1730- Third page about patient who is dead.

1800 - Grab quick dinner and return two pages. Give prayer of thanks that the ladies of the verandah let you use the kitchen phone.

1810 - Fourth page about patient who is dead. Mention you had to get some quick dinner.

1812 - Fifth page from Nurse Manager about patient who is dead. Learn to never mention that you had eat.

1830 - Go to dead patient's room. When you get there, realize this is a 33 yo woman who has been in persistent vegitative state after a tragic and unexpected head bleed, and in some ways death is probably a mercy to her. Try not to look at her 5 and 8 year old daughters who watch you and you listen for a heart beat or breath. Awkwardly stumble through what to say. Pray with family and cry a few tears with them as they mourn. Try to collect yourself before returning to the 2 admissions you already have in the ER.

1900 - 0600 Stay in ER and try to work your way through the list of admissions that keep growing longer and longer by the minute. Tense up every time and ER doctor walks by as you fear they are coming to tell you there is another one you have to add to your list. Around 0230, begin to lose all capacity for coherent thought and run to the lounge for some caloric and caffein-ific reinforcements. Feel guilty about eating a delicious little debbie brownie.

0600 - Start writing notes on all the patients you already had before this call, PLUS the patients you just admitted. This will take a while since your brain is working at about 10% of its usual capacity.

0625 - Deal with difficult patient family. Pray for patience.

0900 - Start rounding with attending.

0945 - Still rounding. Begin to get emotional since no breakfast has been eaten.
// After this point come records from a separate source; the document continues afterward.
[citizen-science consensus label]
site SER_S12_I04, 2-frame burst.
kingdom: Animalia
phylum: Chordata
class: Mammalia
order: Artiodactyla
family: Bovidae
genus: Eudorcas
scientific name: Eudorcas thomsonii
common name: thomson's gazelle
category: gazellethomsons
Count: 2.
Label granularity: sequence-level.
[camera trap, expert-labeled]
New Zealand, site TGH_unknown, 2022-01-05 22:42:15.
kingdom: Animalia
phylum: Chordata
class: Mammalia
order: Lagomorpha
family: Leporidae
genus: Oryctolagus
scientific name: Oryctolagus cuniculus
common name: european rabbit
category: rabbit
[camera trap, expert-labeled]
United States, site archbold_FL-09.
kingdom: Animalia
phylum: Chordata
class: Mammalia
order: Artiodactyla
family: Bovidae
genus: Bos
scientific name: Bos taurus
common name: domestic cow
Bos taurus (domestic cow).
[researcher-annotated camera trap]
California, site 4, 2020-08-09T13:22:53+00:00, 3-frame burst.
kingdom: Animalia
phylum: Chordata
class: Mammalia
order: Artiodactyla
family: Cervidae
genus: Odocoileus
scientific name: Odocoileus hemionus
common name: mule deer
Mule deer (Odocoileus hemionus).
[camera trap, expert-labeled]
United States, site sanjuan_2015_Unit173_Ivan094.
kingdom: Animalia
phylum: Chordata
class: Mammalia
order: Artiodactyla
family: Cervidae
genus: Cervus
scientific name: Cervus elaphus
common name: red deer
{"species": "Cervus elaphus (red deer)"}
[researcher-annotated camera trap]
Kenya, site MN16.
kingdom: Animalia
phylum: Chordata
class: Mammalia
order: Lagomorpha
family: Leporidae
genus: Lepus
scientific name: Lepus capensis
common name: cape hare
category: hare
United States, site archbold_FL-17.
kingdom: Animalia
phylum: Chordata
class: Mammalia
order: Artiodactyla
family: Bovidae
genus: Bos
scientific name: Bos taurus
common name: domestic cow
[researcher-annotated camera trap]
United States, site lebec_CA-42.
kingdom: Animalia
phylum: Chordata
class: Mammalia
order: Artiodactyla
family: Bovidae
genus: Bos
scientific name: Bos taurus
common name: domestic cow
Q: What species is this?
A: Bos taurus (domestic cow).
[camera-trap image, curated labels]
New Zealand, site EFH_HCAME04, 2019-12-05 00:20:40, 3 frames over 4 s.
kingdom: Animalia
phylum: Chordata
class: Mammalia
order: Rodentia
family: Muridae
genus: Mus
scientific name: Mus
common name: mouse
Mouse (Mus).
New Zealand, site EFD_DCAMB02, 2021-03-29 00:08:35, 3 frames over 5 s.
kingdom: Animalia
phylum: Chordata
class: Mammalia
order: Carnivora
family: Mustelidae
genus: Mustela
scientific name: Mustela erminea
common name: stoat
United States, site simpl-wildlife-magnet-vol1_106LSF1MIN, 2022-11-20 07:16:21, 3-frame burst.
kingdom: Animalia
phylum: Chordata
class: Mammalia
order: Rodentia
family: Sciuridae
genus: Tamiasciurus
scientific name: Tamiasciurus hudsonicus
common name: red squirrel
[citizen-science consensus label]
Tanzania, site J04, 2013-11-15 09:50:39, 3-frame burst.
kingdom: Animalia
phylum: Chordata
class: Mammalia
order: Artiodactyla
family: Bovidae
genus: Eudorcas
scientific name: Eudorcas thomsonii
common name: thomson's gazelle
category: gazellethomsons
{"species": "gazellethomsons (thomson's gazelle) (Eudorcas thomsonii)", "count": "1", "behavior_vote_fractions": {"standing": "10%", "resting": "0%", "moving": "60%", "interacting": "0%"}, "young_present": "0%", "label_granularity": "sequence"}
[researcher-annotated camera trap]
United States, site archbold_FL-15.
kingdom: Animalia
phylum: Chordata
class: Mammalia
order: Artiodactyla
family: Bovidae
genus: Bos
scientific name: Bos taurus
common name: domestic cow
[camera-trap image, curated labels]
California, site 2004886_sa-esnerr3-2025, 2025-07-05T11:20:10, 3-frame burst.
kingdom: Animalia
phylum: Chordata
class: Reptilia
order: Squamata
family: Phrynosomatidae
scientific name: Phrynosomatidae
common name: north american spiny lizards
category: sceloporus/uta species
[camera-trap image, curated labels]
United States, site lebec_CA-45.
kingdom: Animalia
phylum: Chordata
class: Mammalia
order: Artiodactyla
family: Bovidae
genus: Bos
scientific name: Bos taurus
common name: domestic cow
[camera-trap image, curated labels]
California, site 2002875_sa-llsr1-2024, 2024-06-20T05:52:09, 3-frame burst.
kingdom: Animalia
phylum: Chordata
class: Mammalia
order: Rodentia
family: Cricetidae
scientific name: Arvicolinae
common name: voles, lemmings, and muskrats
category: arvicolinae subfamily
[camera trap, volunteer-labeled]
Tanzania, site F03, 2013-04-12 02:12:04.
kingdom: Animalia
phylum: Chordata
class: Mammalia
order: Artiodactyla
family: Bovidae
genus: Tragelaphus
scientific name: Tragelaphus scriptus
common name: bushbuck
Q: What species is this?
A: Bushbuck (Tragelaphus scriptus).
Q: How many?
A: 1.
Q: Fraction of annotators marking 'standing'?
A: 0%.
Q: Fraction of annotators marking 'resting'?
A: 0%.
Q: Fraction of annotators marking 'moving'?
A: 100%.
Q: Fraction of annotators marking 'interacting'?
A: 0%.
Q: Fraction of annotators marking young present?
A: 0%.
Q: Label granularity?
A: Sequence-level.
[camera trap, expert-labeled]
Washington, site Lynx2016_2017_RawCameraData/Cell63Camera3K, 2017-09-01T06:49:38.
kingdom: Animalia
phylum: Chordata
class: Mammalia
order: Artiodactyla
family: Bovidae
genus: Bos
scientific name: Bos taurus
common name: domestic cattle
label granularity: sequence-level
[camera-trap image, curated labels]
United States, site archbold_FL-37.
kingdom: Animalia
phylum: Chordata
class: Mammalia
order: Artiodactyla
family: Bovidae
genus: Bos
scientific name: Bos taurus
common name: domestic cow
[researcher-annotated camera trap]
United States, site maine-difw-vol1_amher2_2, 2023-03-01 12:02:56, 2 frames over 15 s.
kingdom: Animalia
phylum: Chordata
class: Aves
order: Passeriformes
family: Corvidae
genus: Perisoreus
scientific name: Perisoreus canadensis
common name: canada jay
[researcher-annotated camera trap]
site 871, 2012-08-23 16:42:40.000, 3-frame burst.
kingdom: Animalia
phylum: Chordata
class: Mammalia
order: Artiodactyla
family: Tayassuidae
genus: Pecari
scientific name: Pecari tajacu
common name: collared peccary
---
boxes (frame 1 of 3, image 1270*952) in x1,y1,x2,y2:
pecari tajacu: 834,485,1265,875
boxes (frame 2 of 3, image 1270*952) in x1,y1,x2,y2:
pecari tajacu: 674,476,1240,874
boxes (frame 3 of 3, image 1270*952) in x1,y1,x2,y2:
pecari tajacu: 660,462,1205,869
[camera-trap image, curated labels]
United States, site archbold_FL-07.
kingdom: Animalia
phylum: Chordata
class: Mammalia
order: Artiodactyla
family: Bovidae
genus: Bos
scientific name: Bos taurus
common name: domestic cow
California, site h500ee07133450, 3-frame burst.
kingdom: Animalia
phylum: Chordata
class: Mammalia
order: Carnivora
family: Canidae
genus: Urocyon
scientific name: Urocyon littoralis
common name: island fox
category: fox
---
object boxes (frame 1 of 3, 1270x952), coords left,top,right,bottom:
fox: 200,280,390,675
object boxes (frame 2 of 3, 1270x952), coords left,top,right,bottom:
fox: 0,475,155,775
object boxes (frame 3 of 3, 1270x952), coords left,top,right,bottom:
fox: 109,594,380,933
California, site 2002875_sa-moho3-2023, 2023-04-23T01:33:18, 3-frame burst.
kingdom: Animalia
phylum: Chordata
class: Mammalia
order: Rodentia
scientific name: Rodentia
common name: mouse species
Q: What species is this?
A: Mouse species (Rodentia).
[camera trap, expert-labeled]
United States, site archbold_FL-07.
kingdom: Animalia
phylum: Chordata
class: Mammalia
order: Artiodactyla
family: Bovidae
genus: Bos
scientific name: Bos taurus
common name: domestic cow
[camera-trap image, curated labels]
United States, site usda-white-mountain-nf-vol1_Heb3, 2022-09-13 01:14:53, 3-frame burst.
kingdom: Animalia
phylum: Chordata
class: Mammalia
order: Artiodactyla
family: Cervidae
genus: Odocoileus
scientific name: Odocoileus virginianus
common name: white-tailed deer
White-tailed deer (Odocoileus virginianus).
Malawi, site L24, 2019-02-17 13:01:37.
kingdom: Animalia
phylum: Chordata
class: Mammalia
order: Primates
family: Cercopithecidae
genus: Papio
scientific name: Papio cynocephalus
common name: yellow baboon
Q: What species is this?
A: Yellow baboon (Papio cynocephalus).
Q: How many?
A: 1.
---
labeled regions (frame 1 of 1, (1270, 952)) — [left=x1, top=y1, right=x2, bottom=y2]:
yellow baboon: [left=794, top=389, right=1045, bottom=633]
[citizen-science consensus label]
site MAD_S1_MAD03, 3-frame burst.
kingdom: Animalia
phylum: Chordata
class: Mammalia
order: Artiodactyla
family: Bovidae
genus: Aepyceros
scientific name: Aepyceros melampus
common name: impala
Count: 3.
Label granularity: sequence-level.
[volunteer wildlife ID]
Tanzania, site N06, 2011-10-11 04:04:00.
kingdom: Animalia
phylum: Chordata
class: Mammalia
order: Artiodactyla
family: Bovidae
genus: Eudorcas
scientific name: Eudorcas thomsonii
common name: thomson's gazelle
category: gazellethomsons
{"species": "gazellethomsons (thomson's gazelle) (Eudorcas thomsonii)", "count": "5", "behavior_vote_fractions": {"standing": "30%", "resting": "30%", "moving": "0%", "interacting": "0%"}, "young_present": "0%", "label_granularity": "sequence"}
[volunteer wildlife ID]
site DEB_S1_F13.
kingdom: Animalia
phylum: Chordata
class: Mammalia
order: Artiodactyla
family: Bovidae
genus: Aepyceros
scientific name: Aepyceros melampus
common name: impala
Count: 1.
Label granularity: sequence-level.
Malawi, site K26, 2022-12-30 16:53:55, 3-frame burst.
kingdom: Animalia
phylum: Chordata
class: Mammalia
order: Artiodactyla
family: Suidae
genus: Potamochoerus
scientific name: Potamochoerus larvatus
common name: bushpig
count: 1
Subtly suggest some breakfast. Want to cry with joy when the attending agrees. Get breakfast and enjoy a few minutes of non-medical conversation.

1030 - Deal with same difficult patient family. Still pray for patience.

1100 - Still rounding. Wonder if you will ever leave, and realize you have to come back tomorrow and that you are on DAY CALL tomorrow, which only means more patients.

1145 - Still rounding, but you can see the light at the end of the tunnel. Visit with another precious 93 yo lady who makes you smile.

0100 - Finish rounding. Check out to oncoming resident who can't believe you are still here.

0130 - Rejoice as you walk outside to your car. Drive home slowly, hoping you don't wreck.

0138 - Arrive at home.

0142 - fall into bed. Hurray the day is done!

3 comments:

MamaBear of The Potter Place said...

This is truly frightening. I hope you're eating well and taking your vitamins.

Ken Shomo said...

I read through this once, then went through again to try to figure out where you grabbed some sleep. Not to mention write the blog!

Aubrey said...

Oh no....there was no sleep. Not until Sunday at 1:30 when I finally got home. I wrote the blog during the 2.5 hrs I was awake on Sunday afternoon (from 6:45pm - 9:00pm). Although I have gotten sleep on some call nights, I don't really expect it ever. (I yearn for it, always, but never expect it.)